Нет его и нет. Словно в воду канули они с Мысягиным-Клемашевым. Уж не пронюхали ли их затею, не схватили ли их?

После расправы нашей с отрядом, после того как всех большевиков наших сельских хохловские в амбар заперли, мы, словно остров в море, остались. Все с оружием ходили, поставили дозоры за селом и даже власть избрали новую из семи человек. Впрочем, обо всем этом я распишу потом, так, чтобы ниточку поскладнее привить, чтоб еще полнее осветилась вся наша тогдашняя «метелкина война».
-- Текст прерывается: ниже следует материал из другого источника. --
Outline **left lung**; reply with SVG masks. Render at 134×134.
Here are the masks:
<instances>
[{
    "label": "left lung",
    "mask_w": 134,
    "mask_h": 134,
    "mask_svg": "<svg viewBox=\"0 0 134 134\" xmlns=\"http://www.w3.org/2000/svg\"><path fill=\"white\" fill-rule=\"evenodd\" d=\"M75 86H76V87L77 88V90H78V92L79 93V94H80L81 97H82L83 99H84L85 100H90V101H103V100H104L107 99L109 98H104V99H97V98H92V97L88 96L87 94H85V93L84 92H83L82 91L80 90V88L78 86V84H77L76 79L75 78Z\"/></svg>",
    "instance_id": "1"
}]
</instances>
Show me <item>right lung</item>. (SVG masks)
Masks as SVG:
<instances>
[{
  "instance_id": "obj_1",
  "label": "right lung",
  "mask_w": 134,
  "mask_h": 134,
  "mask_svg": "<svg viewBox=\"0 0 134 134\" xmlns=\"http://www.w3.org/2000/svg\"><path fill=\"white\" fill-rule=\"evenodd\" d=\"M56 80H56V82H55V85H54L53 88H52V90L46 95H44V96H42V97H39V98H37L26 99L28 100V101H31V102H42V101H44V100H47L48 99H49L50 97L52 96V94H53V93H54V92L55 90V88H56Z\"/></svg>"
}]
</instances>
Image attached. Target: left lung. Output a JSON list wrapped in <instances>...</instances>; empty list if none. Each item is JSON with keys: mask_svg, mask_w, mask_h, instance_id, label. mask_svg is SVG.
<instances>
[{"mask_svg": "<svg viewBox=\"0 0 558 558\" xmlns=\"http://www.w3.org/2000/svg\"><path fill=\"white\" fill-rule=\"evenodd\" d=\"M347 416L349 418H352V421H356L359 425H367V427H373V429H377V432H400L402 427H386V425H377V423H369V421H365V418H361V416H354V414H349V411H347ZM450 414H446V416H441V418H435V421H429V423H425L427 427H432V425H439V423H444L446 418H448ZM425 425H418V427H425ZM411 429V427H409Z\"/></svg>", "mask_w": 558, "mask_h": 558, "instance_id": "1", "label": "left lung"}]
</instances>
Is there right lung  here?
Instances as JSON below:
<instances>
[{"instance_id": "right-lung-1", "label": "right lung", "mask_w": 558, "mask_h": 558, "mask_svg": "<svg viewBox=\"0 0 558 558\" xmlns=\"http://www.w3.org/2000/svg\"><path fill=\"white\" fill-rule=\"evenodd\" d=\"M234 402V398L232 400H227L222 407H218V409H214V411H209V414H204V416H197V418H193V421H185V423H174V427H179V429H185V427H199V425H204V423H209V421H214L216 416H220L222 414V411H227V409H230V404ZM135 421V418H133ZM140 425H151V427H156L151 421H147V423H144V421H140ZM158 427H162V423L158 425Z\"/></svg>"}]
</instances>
На другой ли, на третий ли день, в сумерки, но еще довольно засветло, приходит ко мне Захряпин-вшивик, мой разнечистый враг — он между семерыми тоже во власть был выбран — винтовку принес с собой, коротенькую такую.

— Иди, — говорит, — до двенадцати часов ночи в дозор, на лебяжинскую дорогу. Приказано тебя назначить.

Я его сразу было в позор встретила:

— Вшивик ты, разнесчастный! Да разве баб назначают? Ты это надумал, курятник? Знаю, что ты!

— Я не я, а назначено. Бабы в комиссарах не ходят, а ты ходила. Собирайся тут же.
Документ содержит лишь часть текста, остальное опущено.